→ **Task objective**
Output each line exactly as written, from the first line of the records to the line bearing "C.D. Paulet Miriam Zevallos Hinostroza", inclusive, while leaving every picture out.

════

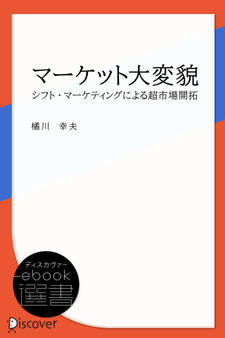 マーケット大変貌
シフト・マーケティングによる超市場開拓

橘川　幸夫

ディスカヴァー
ebook
選書

Discover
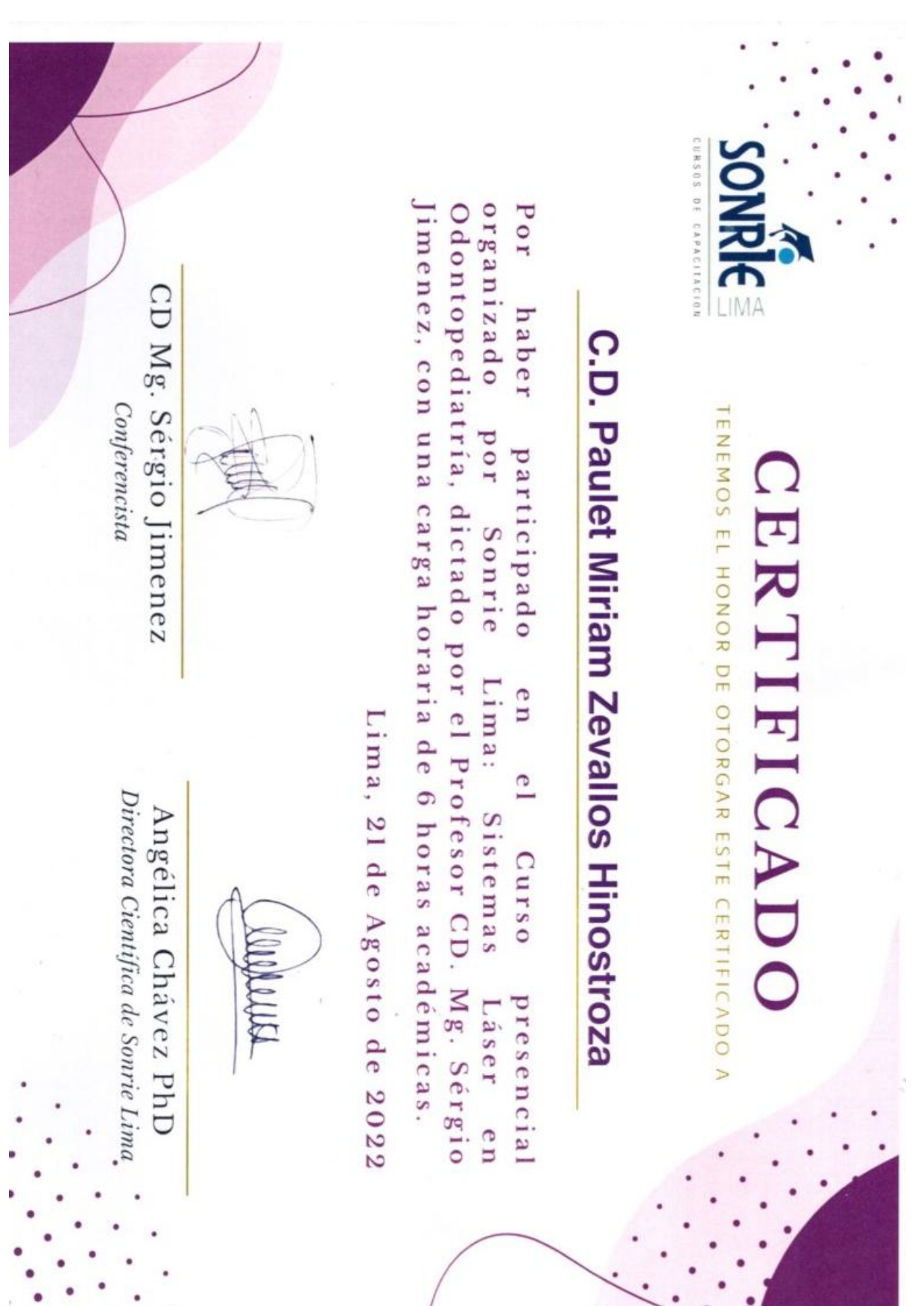 SONRIE LIMA
CURSOS DE CAPACITACION

CERTIFICADO

TENEMOS EL HONOR DE OTORGAR ESTE CERTIFICADO A

C.D. Paulet Miriam Zevallos Hinostroza

Por haber participado en el Curso presencial organizado por Sonrie Lima: Sistemas Láser en Odontopediatría, dictado por el Profesor CD. Mg. Sérgio Jimenez, con una carga horaria de 6 horas académicas.

Lima, 21 de Agosto de 2022

CD Mg. Sérgio Jimenez
Conferencista

Angélica Chávez PhD
Directora Científica de Sonrie Lima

════

→ **Response to the exercise**
 マーケット大変貌
シフト・マーケティングによる超市場開拓

橘川　幸夫

ディスカヴァー
ebook
選書

Discover
 SONRIE LIMA
CURSOS DE CAPACITACION

CERTIFICADO

TENEMOS EL HONOR DE OTORGAR ESTE CERTIFICADO A

C.D. Paulet Miriam Zevallos Hinostroza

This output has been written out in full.